Scan the entries below for "site" and copy each line that holds it.

Information given.
• • • • •
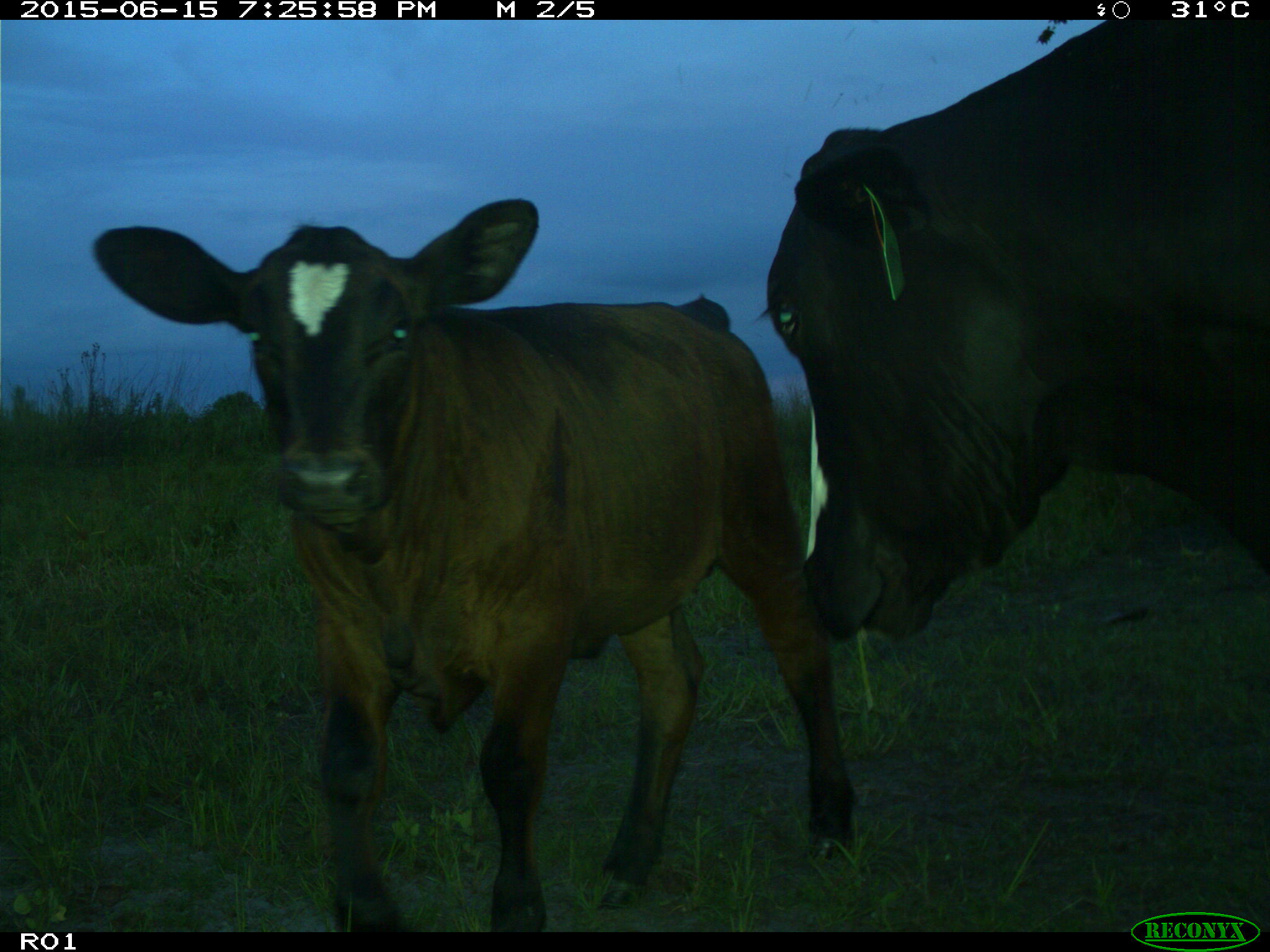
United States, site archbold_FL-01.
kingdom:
• • • • •
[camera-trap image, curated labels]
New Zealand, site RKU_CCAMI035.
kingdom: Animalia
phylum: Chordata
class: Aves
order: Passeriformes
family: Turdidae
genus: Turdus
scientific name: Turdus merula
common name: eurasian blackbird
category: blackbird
• • • • •
Answer to this problem.
United States, site archbold_FL-01.
New Zealand, site RKU_CCAMI035.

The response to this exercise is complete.